Document text =

————————

Well, it sure didn’t take long for Marge and Homer’s marriage to have major problems again.  This time, of course, it’s Homer’s fault.

Watching “Homer’s Night Out” so soon after “Life on the Fast Lane,” the thing that struck me most was Marge initially seems hypocritical to toss Homer out after Bart snaps a photograph of his father dancing with a belly dancer during a bachelor party.  Homer isn’t innocent here.  He stuffs a dollar down the woman’s g-string, but he was dancing with her in the first place after he got pushed up onto the table with her, and Homer has never been known for his impulse control.  He also lied to Marge about where he was going, plus the antics of him and his co-workers were making the groom and his father miserable since that wasn’t the sort of party they were looking to have (where’d they find those two guys anyway?).

So, is Homer innocent?  Of course not.

Was he even dreaming of doing more with the dancer than he did?  Not that we can see.  He didn’t follow her home, meet her a second time, have a serious of clandestine meetings and even a brunch…you know, like Marge did with Jacques.

So, why would Marge toss Homer out?  Homer’s even oblivious as to why he’s suddenly so famous in town, despite Apu having the very photo that everyone has seen taped up behind him when Homer visits the Kwik-E-Mart.

My initial thought was Marge was applying something of a double-standard…but then halfway through the show, she says why she’s really upset.  It isn’t the dancing with the exotic dancer, Princess Kashmir, but rather treating a woman as an object and setting a bad example for Bart.

Of course, Marge still could have been applying a double-standard.  Continuity is not a strongpoint of this show.

As such, Homer has to find Princess Kashmir, apologize, and let Bart see she’s a real human being with feelings and everything.

As such, Homer drags Bart to every sleazy possible place that objectifies women in town.  Springfield has an awful lot of them for such a small town.

Now, obviously, Homer succeeds.  He makes a speech about respecting women, one of those early Simpsons speeches that somehow touches a whole crowd and makes them at least temporarily better people.  He and Marge reconcile.  Bart learns a lesson.

And no one seems to notice Homer and Marge apparently left Lisa and Maggie home alone during the last scene.  Oh well.

————————

Explore the material =
A) Rewrite the paragraph of the episode review that begins "Watching “Homer’s Night Out” so soon" as a short bulleted list that keeps its main facts.
B) Answer these questions using the episode review:
(i) Who takes the photograph of Homer with the dancer?
(ii) Where does Homer see the photo taped up?
(iii) What is the exotic dancer's name?
C) Transcribe the episode review word for word from "So, is Homer" to "example for Bart.".

Information shown =
————————

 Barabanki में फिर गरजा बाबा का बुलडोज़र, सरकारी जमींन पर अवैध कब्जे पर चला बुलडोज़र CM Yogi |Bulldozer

————————

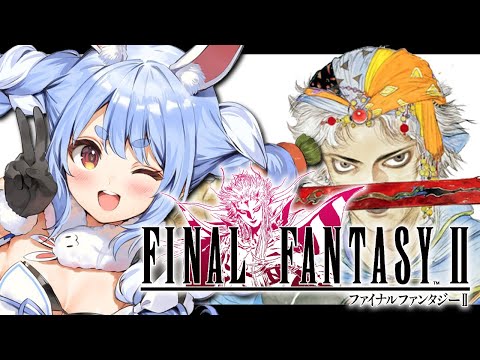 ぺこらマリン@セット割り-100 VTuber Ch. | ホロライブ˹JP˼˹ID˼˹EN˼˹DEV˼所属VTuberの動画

————————

Replies =
A)
- After "Life on the Fast Lane," Marge at first seems hypocritical for throwing Homer out over a photograph Bart took of him dancing with a belly dancer at a bachelor party.
- Homer isn't innocent. He stuffs a dollar down the woman's g-string.
- He only danced with her because he was pushed onto the table with her, and he has never had much impulse control.
- He lied to Marge about where he was going.
- His and his co-workers' antics made the groom and his father miserable, since they didn't want that kind of party.

B)
(i) Bart
(ii) Behind Apu at the Kwik-E-Mart
(iii) Princess Kashmir

C)
So, is Homer innocent?  Of course not.

Was he even dreaming of doing more with the dancer than he did?  Not that we can see.  He didn’t follow her home, meet her a second time, have a serious of clandestine meetings and even a brunch…you know, like Marge did with Jacques.

So, why would Marge toss Homer out?  Homer’s even oblivious as to why he’s suddenly so famous in town, despite Apu having the very photo that everyone has seen taped up behind him when Homer visits the Kwik-E-Mart.

My initial thought was Marge was applying something of a double-standard…but then halfway through the show, she says why she’s really upset.  It isn’t the dancing with the exotic dancer, Princess Kashmir, but rather treating a woman as an object and setting a bad example for Bart.